* SOURCE TEXT:
For those interested in the subject of fructose, this is an interesting study

[www.ncbi.nlm.nih.gov]

In nature, fructose commonly occurs together with glucose

The use of mixed sugars are more metabolically predictive of dietary consequences than that from single monosaccharides studied individually, as metabolism of each type of sugar is not independent from the other (discussed below). Metabolic interactions between glucose and fructose significantly impact general sugar metabolism.

Nilsson et al. [72] reported that a significantly higher amount of glycogen was determined in the liver (274.6 mmol glycosyl unit per kg wet tissue) after fructose infusion than that (76.2 mmol glycosyl unit) after glucose infusion;

Another fructose infusion study (non-exercise) by Dirlewanger et al. [73] noted that fructose stimulates total glucose output, glucose cycling and intrahepatic UDP galactose turnover, which was used as a marker for increased glycogen synthesis.



[en.wikipedia.org]

Glycogen is the analogue of starch, a glucose polymer that functions as energy storage in plants.

Collection entries:
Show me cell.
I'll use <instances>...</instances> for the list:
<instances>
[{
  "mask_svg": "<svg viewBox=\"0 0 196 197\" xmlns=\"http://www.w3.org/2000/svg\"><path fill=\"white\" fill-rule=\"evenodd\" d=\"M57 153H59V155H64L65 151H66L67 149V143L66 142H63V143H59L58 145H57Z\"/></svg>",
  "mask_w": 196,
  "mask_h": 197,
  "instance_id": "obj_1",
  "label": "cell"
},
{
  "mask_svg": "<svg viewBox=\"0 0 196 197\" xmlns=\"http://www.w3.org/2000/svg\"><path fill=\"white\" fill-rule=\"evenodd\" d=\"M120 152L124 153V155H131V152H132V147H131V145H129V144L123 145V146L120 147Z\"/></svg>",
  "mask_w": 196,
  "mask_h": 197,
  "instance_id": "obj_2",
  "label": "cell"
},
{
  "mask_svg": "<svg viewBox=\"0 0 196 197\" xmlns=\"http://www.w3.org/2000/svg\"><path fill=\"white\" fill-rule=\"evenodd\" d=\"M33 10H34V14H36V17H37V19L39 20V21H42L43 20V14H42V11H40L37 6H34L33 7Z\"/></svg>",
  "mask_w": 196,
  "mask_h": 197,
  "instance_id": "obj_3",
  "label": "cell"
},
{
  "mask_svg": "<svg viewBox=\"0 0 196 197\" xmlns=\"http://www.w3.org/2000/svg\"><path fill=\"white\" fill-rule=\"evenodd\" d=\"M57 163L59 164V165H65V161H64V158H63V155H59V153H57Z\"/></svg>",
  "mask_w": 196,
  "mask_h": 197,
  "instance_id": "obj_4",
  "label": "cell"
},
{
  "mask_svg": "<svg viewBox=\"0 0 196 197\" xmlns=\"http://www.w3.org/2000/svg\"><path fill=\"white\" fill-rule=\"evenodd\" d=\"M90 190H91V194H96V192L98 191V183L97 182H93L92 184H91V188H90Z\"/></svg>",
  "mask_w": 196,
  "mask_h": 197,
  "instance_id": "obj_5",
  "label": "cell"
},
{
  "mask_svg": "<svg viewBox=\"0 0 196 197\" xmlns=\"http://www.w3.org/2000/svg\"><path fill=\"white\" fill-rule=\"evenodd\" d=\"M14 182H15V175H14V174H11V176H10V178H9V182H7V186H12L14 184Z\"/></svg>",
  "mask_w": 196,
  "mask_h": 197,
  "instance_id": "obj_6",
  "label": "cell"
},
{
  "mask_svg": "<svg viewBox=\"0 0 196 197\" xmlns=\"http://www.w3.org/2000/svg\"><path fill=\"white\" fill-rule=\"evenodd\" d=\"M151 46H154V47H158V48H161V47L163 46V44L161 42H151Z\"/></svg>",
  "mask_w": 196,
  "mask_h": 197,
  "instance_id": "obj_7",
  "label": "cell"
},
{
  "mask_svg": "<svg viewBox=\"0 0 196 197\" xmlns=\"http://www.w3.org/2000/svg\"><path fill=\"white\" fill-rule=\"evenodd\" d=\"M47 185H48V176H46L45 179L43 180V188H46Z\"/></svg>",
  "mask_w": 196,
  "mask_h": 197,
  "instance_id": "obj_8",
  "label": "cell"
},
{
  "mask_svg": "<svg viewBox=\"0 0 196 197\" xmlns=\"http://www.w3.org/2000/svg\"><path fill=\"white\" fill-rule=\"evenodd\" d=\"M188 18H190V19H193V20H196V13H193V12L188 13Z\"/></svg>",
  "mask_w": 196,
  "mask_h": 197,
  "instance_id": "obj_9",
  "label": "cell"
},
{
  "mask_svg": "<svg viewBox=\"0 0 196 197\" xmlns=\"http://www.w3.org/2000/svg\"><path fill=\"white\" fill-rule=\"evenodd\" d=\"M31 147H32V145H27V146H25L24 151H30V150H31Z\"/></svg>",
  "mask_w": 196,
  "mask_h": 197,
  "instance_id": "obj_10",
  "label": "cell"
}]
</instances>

* EXERCISE INSTRUCTIONS:
1. In the fructose text, how much glycogen did Nilsson et al. find in the liver after fructose infusion?
2. Pick up the text on fructose and glycogen after its final sentence and carry it forward.

* EXPECTED RESPONSES:
1. 274.6 mmol glycosyl unit per kg wet tissue.

2.
In humans, glycogen is made and stored primarily in the cells of the liver and skeletal muscle.[4][5] In the liver, glycogen can make up 5–6% of the organ's fresh weight, and the liver of an adult, weighing 1.5 kg, can store roughly 100–120 grams of glycogen.[4][6]

Liver glycogen stores serve as a store of glucose for use throughout the body, particularly the central nervous system.[4] The human brain consumes approximately 60% of blood glucose in fasted, sedentary individuals.[4]

Small amounts of glycogen are also found in other tissues and cells, including the kidneys, red blood cells,[11][12][13] white blood cells,[14] and glial cells in the brain.[15] The uterus also stores glycogen during pregnancy to nourish the embryo.[16]



Edited 1 time(s). Last edit at 05/19/2022 12:16AM by Panchito.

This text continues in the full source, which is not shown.